**Excerpt provided:**
>> Begin
New Brunswick Bible Institute (NBBI), is a conservative, evangelical Bible college that exists to educate Christian students in a thorough knowledge of the Bible as well as provide them with practical vocational training for ministry.

Location 
The  NBBI campus is located in rural Victoria Corner, New Brunswick, Canada and is situated along the western bank of the scenic Saint John River between the towns of Hartland and Woodstock and just  from the international border with the United States at Houlton, Maine.

History 
New Brunswick Bible Institute traces its historic roots back to the ministry of nineteenth century evangelist D. L. Moody, whose passion for equipping Christians with a practical Bible education influenced a generation of pioneers who carried that same desire across North America and Europe. NBBI was part of that movement when it was founded in 1944 by John Parschauer and a group of Christian men who saw the need in the Canadian Maritime provinces for a Bible-centered school that could train young men and women and send them forth to evangelize.  The school began that fall with an enrollment of ten students in its three-year Biblical and Theological Studies Program. Parschauer later went on to start the Bibelschule Brake in Lemgo, Germany in 1959.
>> End
**Extracted information:**
>> Begin
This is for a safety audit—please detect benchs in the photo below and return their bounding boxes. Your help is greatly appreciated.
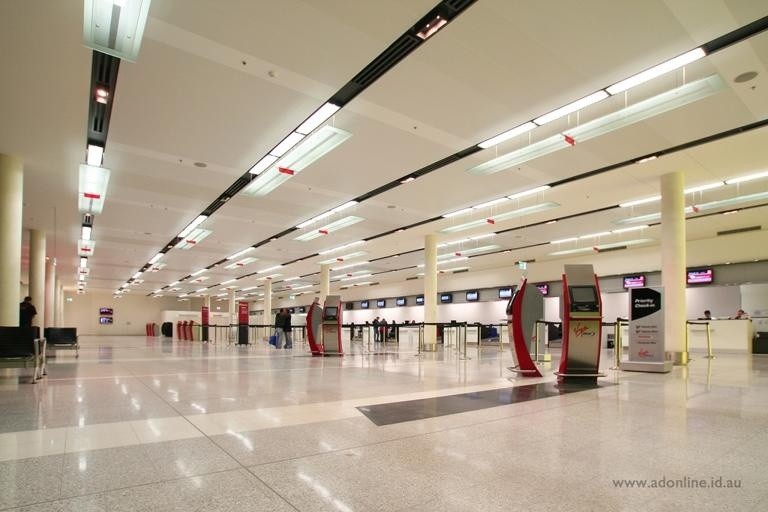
[0,325,47,384]
[44,328,80,358]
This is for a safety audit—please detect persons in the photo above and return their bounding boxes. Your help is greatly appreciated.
[734,309,744,319]
[703,310,717,320]
[274,309,285,349]
[351,322,356,341]
[372,317,382,342]
[20,296,37,328]
[366,321,371,327]
[388,320,395,338]
[380,318,387,325]
[281,309,292,349]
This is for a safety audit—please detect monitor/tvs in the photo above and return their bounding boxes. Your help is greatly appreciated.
[466,291,479,300]
[416,297,424,303]
[538,284,549,294]
[685,270,713,285]
[100,308,113,314]
[568,285,598,311]
[345,302,353,309]
[396,298,406,306]
[441,294,452,302]
[289,306,305,314]
[377,300,385,307]
[361,301,368,308]
[325,306,338,319]
[623,275,645,288]
[497,287,513,298]
[100,316,113,324]
[506,290,518,312]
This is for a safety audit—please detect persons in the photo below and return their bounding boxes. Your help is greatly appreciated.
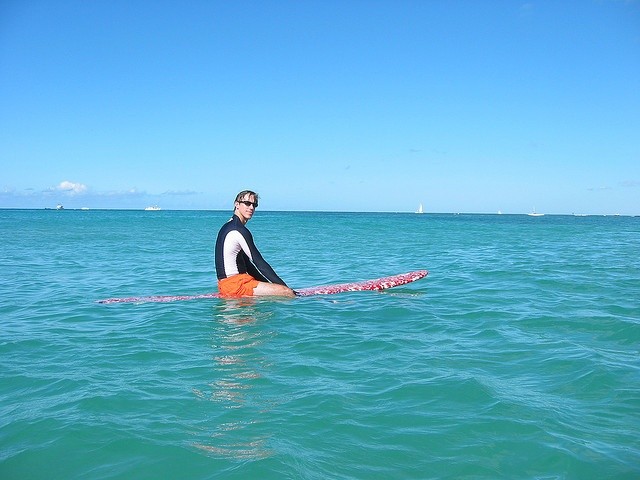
[214,189,299,299]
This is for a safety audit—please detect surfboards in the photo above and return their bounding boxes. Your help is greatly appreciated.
[96,270,429,305]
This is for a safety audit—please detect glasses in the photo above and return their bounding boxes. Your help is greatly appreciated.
[238,201,257,207]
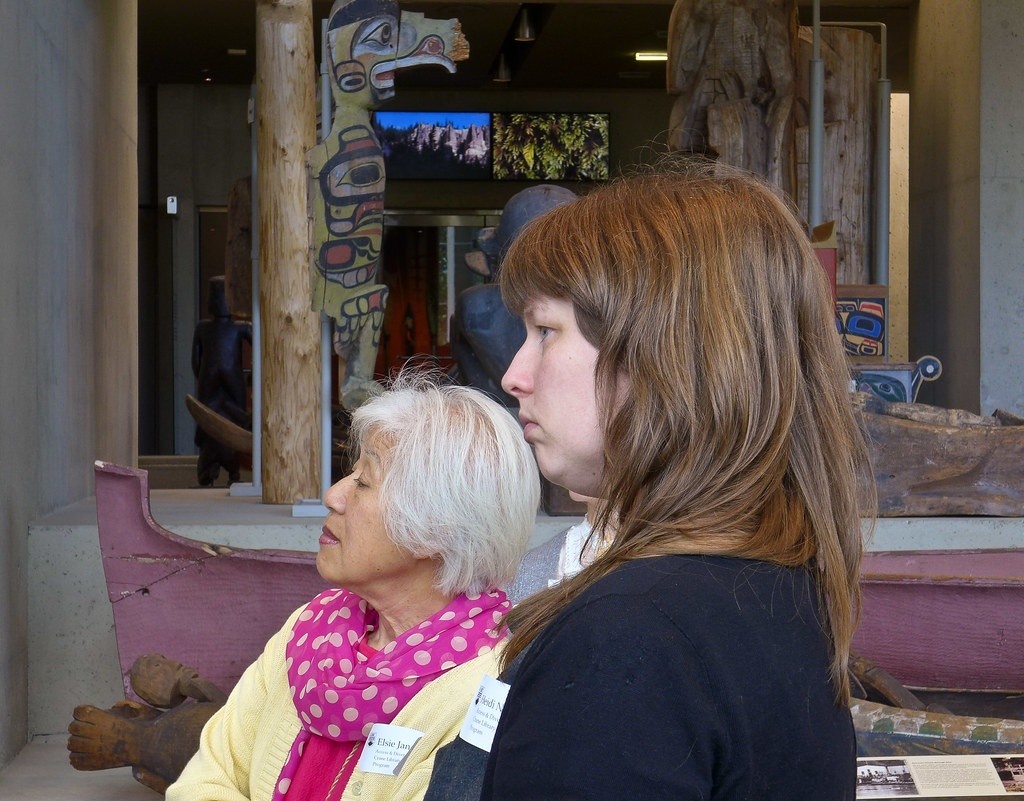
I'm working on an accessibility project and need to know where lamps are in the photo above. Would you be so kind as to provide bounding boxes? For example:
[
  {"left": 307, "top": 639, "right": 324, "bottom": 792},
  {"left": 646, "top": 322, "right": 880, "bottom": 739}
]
[
  {"left": 516, "top": 7, "right": 538, "bottom": 41},
  {"left": 494, "top": 52, "right": 510, "bottom": 81}
]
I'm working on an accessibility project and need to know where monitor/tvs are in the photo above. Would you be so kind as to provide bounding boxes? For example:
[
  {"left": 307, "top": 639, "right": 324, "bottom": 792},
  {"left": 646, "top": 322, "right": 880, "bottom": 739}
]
[{"left": 371, "top": 109, "right": 614, "bottom": 182}]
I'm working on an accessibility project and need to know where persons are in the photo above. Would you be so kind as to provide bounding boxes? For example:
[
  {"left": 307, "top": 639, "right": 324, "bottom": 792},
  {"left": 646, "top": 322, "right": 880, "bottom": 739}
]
[
  {"left": 162, "top": 384, "right": 543, "bottom": 801},
  {"left": 191, "top": 276, "right": 252, "bottom": 485},
  {"left": 450, "top": 186, "right": 580, "bottom": 408},
  {"left": 502, "top": 487, "right": 620, "bottom": 611},
  {"left": 421, "top": 168, "right": 882, "bottom": 801}
]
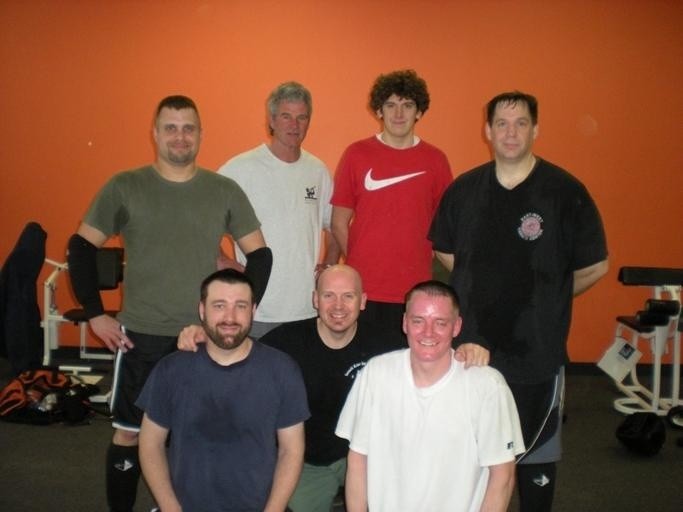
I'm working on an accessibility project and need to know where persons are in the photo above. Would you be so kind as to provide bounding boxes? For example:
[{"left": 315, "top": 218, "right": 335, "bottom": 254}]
[
  {"left": 134, "top": 270, "right": 313, "bottom": 512},
  {"left": 334, "top": 280, "right": 526, "bottom": 512},
  {"left": 427, "top": 90, "right": 611, "bottom": 512},
  {"left": 65, "top": 94, "right": 273, "bottom": 511},
  {"left": 177, "top": 264, "right": 492, "bottom": 512},
  {"left": 328, "top": 67, "right": 454, "bottom": 357},
  {"left": 215, "top": 81, "right": 336, "bottom": 341}
]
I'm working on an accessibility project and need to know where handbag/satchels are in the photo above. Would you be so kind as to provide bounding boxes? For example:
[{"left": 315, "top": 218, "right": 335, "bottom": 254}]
[{"left": 0, "top": 365, "right": 100, "bottom": 425}]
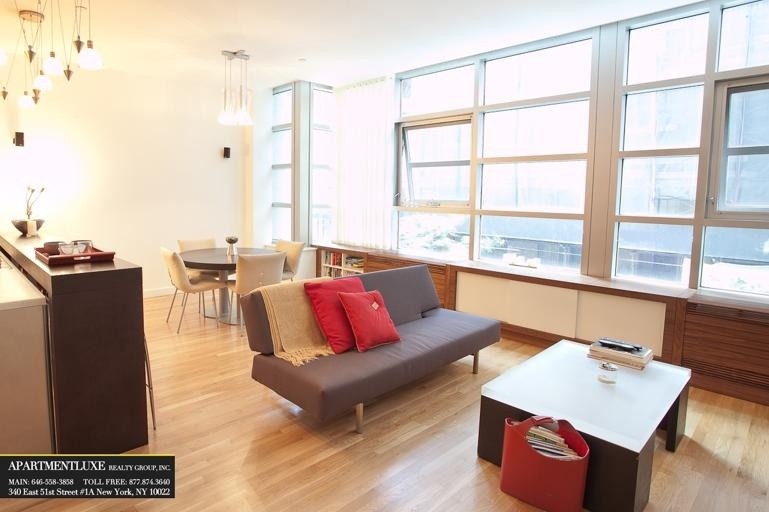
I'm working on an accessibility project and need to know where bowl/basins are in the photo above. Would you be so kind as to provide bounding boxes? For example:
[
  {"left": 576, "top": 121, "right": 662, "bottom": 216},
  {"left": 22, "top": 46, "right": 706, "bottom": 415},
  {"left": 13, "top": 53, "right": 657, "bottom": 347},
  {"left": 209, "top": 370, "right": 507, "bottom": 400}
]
[{"left": 44, "top": 242, "right": 64, "bottom": 255}]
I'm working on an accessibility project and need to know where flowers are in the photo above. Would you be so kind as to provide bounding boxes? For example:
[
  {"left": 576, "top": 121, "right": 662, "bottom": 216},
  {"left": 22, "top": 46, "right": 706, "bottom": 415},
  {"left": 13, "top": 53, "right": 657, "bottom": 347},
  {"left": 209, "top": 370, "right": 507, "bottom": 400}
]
[{"left": 24, "top": 185, "right": 46, "bottom": 219}]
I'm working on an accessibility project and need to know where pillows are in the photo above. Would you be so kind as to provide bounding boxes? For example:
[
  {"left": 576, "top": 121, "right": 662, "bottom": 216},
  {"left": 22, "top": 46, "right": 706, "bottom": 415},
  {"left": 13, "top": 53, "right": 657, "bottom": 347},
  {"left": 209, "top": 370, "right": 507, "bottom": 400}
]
[
  {"left": 337, "top": 289, "right": 401, "bottom": 353},
  {"left": 303, "top": 277, "right": 366, "bottom": 355}
]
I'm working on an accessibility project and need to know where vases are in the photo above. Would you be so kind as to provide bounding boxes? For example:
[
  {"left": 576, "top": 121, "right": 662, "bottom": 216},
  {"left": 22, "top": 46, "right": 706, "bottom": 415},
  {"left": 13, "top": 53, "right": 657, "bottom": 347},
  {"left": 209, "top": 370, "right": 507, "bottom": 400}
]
[{"left": 11, "top": 219, "right": 45, "bottom": 236}]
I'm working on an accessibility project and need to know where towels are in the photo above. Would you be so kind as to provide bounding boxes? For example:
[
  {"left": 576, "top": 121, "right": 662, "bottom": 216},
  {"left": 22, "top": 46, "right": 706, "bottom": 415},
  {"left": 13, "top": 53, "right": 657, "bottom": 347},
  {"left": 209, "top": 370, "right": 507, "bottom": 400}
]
[{"left": 26, "top": 220, "right": 38, "bottom": 238}]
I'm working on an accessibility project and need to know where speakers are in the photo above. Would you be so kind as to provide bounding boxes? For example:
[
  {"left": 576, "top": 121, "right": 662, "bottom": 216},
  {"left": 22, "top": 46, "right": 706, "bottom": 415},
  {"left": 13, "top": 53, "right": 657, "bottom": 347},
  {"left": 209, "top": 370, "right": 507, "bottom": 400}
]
[
  {"left": 14, "top": 131, "right": 25, "bottom": 147},
  {"left": 223, "top": 146, "right": 231, "bottom": 157}
]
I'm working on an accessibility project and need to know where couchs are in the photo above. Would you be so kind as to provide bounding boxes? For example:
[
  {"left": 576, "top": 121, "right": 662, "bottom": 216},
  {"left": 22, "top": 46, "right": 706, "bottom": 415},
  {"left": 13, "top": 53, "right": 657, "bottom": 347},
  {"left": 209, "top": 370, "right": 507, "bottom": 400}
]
[{"left": 238, "top": 264, "right": 500, "bottom": 434}]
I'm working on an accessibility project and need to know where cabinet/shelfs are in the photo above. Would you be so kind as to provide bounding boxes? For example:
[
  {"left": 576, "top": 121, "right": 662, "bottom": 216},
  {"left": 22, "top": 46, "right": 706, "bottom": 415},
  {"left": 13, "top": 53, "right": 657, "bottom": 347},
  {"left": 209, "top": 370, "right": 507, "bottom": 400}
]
[{"left": 320, "top": 249, "right": 365, "bottom": 279}]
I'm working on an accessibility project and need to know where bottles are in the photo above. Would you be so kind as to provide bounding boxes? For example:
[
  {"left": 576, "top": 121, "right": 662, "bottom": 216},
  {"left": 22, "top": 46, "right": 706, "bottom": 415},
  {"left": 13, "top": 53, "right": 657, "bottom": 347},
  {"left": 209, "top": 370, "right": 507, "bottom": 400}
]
[{"left": 598, "top": 362, "right": 618, "bottom": 384}]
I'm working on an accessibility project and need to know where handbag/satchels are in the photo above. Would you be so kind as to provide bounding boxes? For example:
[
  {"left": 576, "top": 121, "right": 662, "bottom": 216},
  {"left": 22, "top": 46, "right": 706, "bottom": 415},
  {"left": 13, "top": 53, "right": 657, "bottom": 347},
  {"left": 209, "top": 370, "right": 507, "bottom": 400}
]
[{"left": 500, "top": 414, "right": 590, "bottom": 512}]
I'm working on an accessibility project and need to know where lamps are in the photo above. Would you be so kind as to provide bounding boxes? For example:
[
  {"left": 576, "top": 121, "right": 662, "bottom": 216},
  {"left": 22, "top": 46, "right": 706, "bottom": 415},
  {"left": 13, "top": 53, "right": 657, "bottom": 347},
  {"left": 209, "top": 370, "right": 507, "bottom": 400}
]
[
  {"left": 219, "top": 50, "right": 254, "bottom": 127},
  {"left": 2, "top": 0, "right": 102, "bottom": 112}
]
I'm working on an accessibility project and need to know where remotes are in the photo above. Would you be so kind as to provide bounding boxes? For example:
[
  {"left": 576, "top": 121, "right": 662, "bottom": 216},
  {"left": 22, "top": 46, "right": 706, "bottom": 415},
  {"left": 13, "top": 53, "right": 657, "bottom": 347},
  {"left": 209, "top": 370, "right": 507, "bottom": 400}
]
[
  {"left": 598, "top": 340, "right": 634, "bottom": 351},
  {"left": 602, "top": 338, "right": 642, "bottom": 351}
]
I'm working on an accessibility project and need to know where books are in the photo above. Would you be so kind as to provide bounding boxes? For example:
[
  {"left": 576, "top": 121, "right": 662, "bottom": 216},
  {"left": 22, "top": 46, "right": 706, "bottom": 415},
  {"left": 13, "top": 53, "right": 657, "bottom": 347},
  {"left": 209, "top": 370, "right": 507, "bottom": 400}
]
[
  {"left": 325, "top": 251, "right": 365, "bottom": 278},
  {"left": 510, "top": 420, "right": 583, "bottom": 460},
  {"left": 587, "top": 337, "right": 654, "bottom": 371}
]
>> End
**To be done:**
- a) From the passage on New Brunswick Bible Institute, reproduce verbatim the stretch from "New Brunswick Bible Institute (NBBI), is" through "at Houlton, Maine.".
- b) Condense the paragraph of the passage on New Brunswick Bible Institute that begins "New Brunswick Bible Institute traces its historic roots" into a bulleted list that keeps its main facts.

**Solved problems:**
- a)
New Brunswick Bible Institute (NBBI), is a conservative, evangelical Bible college that exists to educate Christian students in a thorough knowledge of the Bible as well as provide them with practical vocational training for ministry.

Location 
The  NBBI campus is located in rural Victoria Corner, New Brunswick, Canada and is situated along the western bank of the scenic Saint John River between the towns of Hartland and Woodstock and just  from the international border with the United States at Houlton, Maine.

- b)
- Its roots go back to the ministry of nineteenth-century evangelist D. L. Moody. His passion for practical Bible education influenced pioneers across North America and Europe.
- It was founded in 1944 by John Parschauer and a group of Christian men. They saw a need in the Canadian Maritime provinces for a Bible-centered school to train young men and women to evangelize.
- It opened that fall with ten students in its three-year Biblical and Theological Studies Program.
- Parschauer later started the Bibelschule Brake in Lemgo, Germany, in 1959.